COSS is a centralised exchange. This in itself isn’t an inherent risk or negative thing. However, in 2018, we will probably see the launch of several decentralised exchanges, such as Kyber Network (KNC). No one can predict how successful these exchanges will be an these decentralised exchanges come with their own set of problems as well. The current batch of decentralised exchanges that are up and running honestly provide quite a substandard user experience compared to the centralised ones. As always its good to invest with both eyes open and do your own research. Personally, I believe that there will be enough room for both centralised and decentralised exchanges.
With that being said, there is nothing to stop the COSS team from moving their exchange from a centralised one to a decentralised one, should there prove to be significant advantages. Binance (a centralised exchange) has also already stated their desire to move to a decentralised structure in the future.
There is also the risk of falling further behind existing large centralised exchanges that have already been running for quite some time. That would be less than favourable. Network effects play a huge role in the successes of these exchanges. Volume brings customers, customers bring volume, volume brings liquidity, customers bring ICOs, ICOs bring volume etc.
Hence I would like to see COSS speed up the progress and really knock it out of the park with their marketing campaign. It would also be great if the team could make sure that their platform can handle the additional load before the marketing launch so as to not turn new users away from the platform due to overloading.
In Summary
Pros
- Fixed 50% Revenue split of ALL transaction fees
- New revamped UI before the end of the year
- Very low present market cap in comparison to competitors
- Very healthy, friendly and active community
- Responsive team
- A lot of upcoming improvements and feature additions to look forward to
- Platform to move out of BETA
Cons
- Current UI is BAD
- Low awareness regarding COSS at the moment
- Many kinks in the platform to be worked out
- Competition with existing higher-volume exchanges
- Arrival of decentralised exchanges
The Final Word
I have been slowly moving to make COSS at least 25% of my portfolio since November.

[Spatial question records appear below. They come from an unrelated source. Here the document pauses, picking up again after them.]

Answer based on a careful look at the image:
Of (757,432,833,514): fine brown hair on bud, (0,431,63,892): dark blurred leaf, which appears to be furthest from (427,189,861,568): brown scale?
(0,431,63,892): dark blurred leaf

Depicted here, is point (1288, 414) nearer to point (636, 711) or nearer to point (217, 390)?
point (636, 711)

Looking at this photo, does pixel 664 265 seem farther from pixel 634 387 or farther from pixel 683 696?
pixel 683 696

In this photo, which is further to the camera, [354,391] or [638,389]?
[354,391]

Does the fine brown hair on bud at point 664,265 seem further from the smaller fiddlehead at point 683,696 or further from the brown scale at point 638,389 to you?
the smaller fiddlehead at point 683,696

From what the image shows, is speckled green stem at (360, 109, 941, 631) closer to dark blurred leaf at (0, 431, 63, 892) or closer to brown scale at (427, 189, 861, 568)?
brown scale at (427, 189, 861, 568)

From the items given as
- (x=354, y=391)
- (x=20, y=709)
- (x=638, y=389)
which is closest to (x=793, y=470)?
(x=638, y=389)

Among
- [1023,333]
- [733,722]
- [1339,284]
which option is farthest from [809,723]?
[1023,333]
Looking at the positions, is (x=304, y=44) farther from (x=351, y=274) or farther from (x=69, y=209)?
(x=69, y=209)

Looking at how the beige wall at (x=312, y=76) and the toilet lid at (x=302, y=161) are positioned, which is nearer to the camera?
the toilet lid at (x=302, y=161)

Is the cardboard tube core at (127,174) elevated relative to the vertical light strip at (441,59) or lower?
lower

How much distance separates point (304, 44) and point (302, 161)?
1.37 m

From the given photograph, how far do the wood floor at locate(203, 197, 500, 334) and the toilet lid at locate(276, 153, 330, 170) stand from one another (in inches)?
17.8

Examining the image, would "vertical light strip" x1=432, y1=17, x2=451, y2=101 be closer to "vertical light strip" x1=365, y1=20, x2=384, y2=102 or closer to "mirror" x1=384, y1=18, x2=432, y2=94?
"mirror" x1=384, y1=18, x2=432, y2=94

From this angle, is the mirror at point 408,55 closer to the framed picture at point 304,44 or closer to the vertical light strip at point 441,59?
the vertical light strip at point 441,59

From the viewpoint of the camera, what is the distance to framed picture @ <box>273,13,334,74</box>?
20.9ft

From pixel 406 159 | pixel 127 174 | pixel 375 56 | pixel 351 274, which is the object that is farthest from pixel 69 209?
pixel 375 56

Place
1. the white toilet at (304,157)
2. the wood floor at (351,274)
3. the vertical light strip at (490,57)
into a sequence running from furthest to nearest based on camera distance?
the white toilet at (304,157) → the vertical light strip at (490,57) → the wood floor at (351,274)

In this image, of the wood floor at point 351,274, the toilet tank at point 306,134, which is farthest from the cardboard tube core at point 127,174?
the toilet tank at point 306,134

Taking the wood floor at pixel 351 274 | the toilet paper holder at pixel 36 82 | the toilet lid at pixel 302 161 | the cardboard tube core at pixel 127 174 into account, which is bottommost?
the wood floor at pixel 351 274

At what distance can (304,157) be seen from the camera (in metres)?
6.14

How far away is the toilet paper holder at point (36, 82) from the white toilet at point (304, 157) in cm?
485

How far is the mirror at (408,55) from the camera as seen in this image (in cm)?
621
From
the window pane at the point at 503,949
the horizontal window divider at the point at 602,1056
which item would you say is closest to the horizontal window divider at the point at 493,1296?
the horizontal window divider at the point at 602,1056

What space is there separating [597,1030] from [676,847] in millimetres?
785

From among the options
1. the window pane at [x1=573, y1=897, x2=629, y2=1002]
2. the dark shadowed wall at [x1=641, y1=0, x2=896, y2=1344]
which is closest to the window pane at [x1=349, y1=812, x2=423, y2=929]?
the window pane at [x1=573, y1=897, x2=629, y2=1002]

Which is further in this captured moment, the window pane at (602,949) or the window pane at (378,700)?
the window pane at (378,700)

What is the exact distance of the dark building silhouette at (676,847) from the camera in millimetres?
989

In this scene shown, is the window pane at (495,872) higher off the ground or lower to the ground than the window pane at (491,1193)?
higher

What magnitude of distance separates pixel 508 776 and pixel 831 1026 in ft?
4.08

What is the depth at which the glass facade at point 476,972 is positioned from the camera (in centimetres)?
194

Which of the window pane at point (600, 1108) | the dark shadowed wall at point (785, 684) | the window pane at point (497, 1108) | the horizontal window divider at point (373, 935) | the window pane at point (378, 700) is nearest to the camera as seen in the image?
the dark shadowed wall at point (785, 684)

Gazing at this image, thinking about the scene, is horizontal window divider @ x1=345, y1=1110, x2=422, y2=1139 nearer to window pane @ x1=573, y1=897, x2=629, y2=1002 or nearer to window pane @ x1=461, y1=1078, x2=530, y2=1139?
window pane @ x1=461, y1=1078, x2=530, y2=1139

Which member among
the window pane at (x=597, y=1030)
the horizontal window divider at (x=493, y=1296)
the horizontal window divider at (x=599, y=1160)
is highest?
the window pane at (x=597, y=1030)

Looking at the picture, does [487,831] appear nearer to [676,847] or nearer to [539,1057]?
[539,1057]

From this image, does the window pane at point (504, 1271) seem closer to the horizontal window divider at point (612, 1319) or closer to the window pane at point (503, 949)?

I have already received a couple of weekly fee splits. The amount received today is very small but it shows me what I can expect in the future. Since November, with the trading volume steadily increasing, I have already seen an increase in the weekly fee split received. Its quite a good feeling receiving free tokens every week in your COSS wallet. If you only need one reason to invest in COSS I would have to say its the fee split.
You can make a sound bet that the trading volumes of all cryptocurrencies will increase in 2018 and this puts exchanges in a great position to benefit. The value of the COSS coin is very much related to the volume of trading on the exchange itself. Hence, a COSS token holder stands to benefit even more.
Sure, buying such into such a small cap token is more risky than getting one of the large cap coins. But you don’t get those outsized returns by buying into cryptos that are already so highly valued. With so many upcoming improvements to the UI, engine, platform and the marketing campaign coming up, I have very high hopes for COSS.
Have fun, good luck and may we see each other on the moon (:
If you disagree with anything or would just like to chat, drop a response below. I’m open to constructive feedback and thoughts.
Peace out.
Disclaimer: The trading of crypto-currencies has potential rewards, and it also has potential risks involved. Trading may not be suitable for all people. Anyone wishing to invest should seek his or her own independent financial or professional advice. This article is not financial advice and should not be taken as such. Invest at your own risk.